A new species of lizard has been found in the stomach of a dinosaur.

A team of palaeontologists discovered the new specimen of the volant dromaeosaurid Microraptor zhaoianus with the remains of a nearly complete lizard preserved in its stomach.

The animal is unlike any previously known from the Cretaceous and represents a new species, Indrasaurus wangi, researchers said.

It had teeth unlike any other previously known from the Jehol Biota – a collection of 130-million-year-old fossils from northeastern China.

A new lizard species in the abdomen of a specimen of Microraptor (Jingmai O’Connor/PA)

Researchers said this possibly suggested a unique diet for this new species, which was discovered by a team of palaeontologists led by Professor Jingmai O’Connor from the Institute of Vertebrate Palaeontology and Palaeoanthropology from the Chinese Academy of Sciences.

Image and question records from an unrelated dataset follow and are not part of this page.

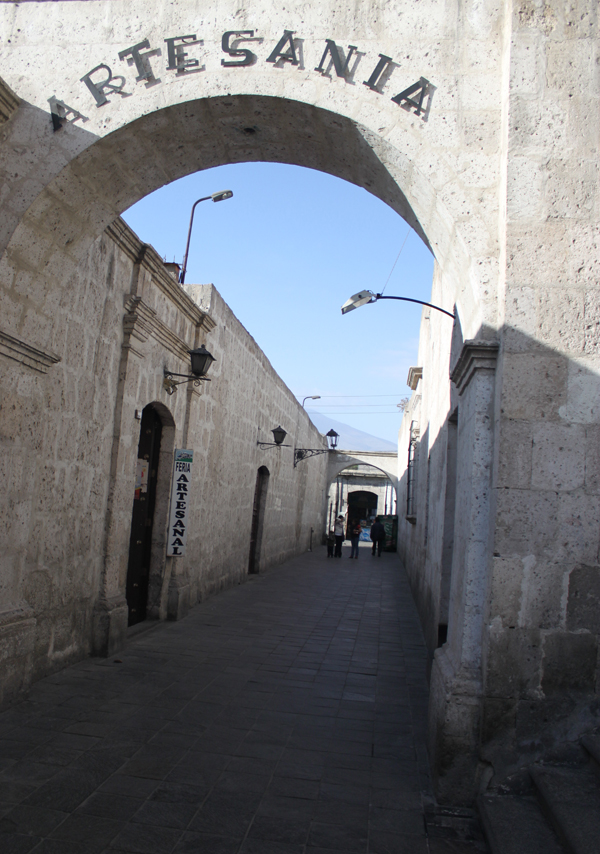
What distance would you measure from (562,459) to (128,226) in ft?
13.5

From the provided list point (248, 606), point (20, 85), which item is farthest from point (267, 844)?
point (248, 606)

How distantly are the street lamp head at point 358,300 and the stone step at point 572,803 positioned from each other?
4364 mm

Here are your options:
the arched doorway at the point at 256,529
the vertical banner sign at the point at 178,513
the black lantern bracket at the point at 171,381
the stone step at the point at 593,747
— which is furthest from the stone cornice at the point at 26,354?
the arched doorway at the point at 256,529

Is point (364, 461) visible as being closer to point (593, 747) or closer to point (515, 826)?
point (593, 747)

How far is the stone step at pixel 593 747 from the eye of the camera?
2802mm

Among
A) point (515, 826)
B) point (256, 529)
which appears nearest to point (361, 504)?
point (256, 529)

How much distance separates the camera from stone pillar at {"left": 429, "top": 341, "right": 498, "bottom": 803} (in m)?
3.03

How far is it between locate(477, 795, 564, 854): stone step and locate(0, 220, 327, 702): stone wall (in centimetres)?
284

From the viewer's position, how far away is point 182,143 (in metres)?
4.11

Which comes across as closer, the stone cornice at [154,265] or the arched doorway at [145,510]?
the stone cornice at [154,265]

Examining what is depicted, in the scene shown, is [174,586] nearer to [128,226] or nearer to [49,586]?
[49,586]

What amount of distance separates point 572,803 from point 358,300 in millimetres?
4634

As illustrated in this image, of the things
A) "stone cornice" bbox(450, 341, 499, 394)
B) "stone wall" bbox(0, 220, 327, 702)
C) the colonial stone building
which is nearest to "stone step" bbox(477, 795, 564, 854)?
the colonial stone building

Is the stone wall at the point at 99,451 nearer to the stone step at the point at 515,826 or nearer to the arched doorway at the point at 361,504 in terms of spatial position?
the stone step at the point at 515,826
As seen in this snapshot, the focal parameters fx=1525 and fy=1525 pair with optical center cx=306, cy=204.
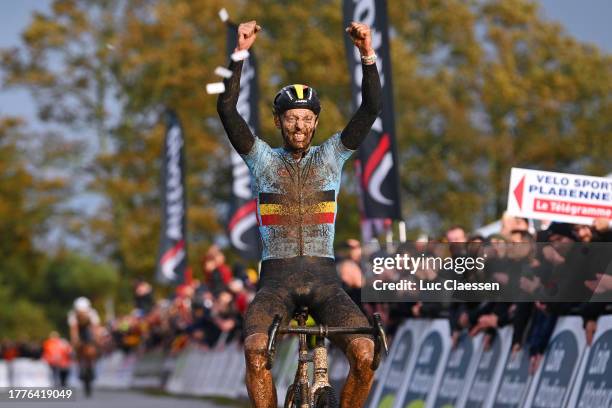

The discovery is the fourth documented case of a Microraptor preserving stomach contents.

The dinosaur is now known to have fed on mammals, birds, fish, and lizards, supporting the interpretation it was an opportunistic predator.

Published in Current Biology, the study sets out that the lizard is nearly complete and articulated, showing that it was swallowed whole and head first – meaning that Microraptor fed in a manner similar to living carnivorous birds and lizards.

Although the Jurassic troodontid Anchiornis dinosaur has been recently demonstrated to have egested pellets similar to extant carnivorous birds – most famously documented in owls – this ability was apparently absent in Microraptor, researchers said.